Bill C-27 also proposes numerous amendments to the Competition Act, including the addition a new section 52.01, which broadens the criminal "false or misleading representation" provisions of the Competition Act by prohibiting activities such as knowingly or recklessly sending, for business promotion purposes (i) a false or misleading representation in the sender or subject matter information of an electronic message or (ii) an electronic message that contains a materially false or misleading representation. Under the proposed new section 74.011 of the Competition Act, such actions would also qualify as reviewable conduct, thus permitting the Commissioner of Competition to apply to court or the Competition Tribunal for an order prohibiting the conduct and/or imposing AMPs under the Competition Act.
Bill C-27 would also amend the Telecommunications Act to permit the government to either maintain the current "Do Not Call" list in such a way that it would not overlap with the ECPA regime, or to have the responsibility for regulating telemarketing fall under the ECPA entirely.
Other anti-spam bills
Bill C-27 is not the only bill with anti-spam implications currently moving through Parliament. Bill C-355, a private member's bill which aims to amend the Criminal Code to make cyberbullying an offence, proposes as part of that effort to make it an offence to make repeated telephone calls or to send repeated electronic messages to any person with intent to harass.
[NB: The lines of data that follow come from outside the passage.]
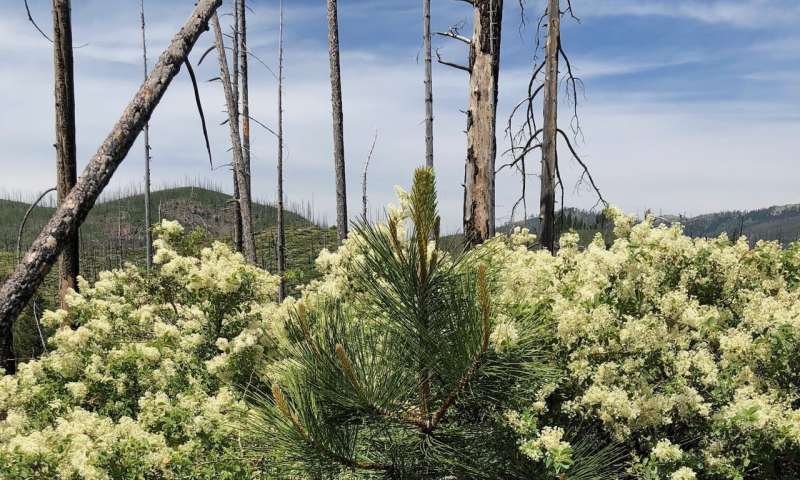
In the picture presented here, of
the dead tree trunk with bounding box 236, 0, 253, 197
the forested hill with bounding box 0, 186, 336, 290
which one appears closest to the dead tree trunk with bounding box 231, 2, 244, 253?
the dead tree trunk with bounding box 236, 0, 253, 197

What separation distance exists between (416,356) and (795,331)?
221 centimetres

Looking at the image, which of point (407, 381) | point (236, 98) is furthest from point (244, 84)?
point (407, 381)

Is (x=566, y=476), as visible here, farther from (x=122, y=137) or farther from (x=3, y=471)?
(x=122, y=137)

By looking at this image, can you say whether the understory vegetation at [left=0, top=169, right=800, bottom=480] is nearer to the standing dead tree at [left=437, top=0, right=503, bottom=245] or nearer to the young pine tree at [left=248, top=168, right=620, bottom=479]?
the young pine tree at [left=248, top=168, right=620, bottom=479]

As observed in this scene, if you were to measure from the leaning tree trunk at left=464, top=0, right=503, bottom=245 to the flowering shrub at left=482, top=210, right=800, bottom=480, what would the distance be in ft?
13.5

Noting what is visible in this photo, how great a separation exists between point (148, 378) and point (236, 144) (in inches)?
464

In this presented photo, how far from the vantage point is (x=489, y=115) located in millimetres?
8484

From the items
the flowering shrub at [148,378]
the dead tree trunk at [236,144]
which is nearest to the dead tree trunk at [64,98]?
the flowering shrub at [148,378]

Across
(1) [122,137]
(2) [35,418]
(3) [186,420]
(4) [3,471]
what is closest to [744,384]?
(3) [186,420]

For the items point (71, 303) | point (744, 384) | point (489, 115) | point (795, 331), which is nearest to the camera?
point (795, 331)

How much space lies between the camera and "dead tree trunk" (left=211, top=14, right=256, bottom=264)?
615 inches

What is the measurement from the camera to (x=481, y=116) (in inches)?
335

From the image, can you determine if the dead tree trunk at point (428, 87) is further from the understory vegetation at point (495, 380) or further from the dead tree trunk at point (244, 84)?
the understory vegetation at point (495, 380)

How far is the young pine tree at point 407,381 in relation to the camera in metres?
3.09
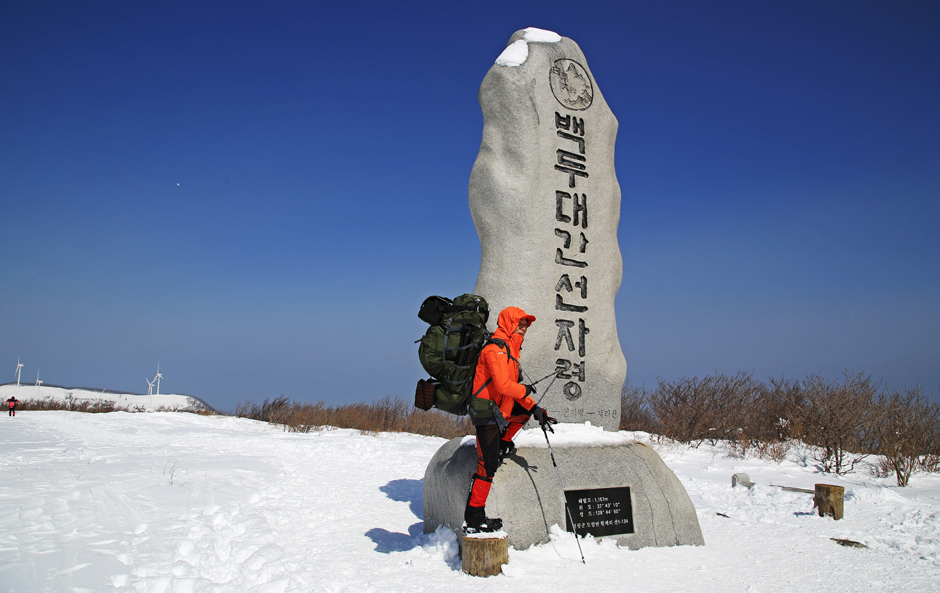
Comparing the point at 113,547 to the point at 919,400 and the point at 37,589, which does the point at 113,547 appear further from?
the point at 919,400

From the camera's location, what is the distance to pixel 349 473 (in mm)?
8594

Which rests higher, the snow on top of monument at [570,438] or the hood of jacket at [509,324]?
the hood of jacket at [509,324]

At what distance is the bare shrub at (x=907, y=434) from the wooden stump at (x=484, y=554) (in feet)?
25.4

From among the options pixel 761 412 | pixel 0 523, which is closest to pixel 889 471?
pixel 761 412

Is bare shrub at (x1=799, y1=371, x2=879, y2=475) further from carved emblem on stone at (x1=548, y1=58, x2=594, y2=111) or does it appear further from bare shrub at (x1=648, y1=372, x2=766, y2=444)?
carved emblem on stone at (x1=548, y1=58, x2=594, y2=111)

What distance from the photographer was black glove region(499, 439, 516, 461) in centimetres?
476

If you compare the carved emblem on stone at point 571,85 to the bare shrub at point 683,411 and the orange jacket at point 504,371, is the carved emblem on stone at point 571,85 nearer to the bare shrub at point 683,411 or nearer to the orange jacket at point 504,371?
the orange jacket at point 504,371

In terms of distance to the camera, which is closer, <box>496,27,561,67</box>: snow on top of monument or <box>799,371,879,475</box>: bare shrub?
<box>496,27,561,67</box>: snow on top of monument

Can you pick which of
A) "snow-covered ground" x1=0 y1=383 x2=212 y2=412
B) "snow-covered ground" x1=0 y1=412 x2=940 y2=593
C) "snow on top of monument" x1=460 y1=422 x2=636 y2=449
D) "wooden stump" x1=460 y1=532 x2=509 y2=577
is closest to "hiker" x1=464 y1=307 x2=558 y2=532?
"wooden stump" x1=460 y1=532 x2=509 y2=577

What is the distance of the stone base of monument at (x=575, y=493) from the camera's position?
472 centimetres

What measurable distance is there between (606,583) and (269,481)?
485 cm

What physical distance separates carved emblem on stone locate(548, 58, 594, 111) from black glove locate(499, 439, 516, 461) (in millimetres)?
3673

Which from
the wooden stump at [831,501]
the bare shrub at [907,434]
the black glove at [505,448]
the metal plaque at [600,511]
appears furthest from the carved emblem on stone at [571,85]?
the bare shrub at [907,434]

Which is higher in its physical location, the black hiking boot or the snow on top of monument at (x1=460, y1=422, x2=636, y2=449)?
the snow on top of monument at (x1=460, y1=422, x2=636, y2=449)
Bill S-220 also purports to be anti-spam legislation, introducing an offence for sending an unauthorized commercial electronic message, as well as a right of civil action for those adversely affected. Unlike Bill C-27, however, it does not propose to amend other statutes. Having been introduced in the Senate, Bill S-220 would also need to pass through the House of Commons before it could be enacted, which seems unlikely given the status of Bill C-27.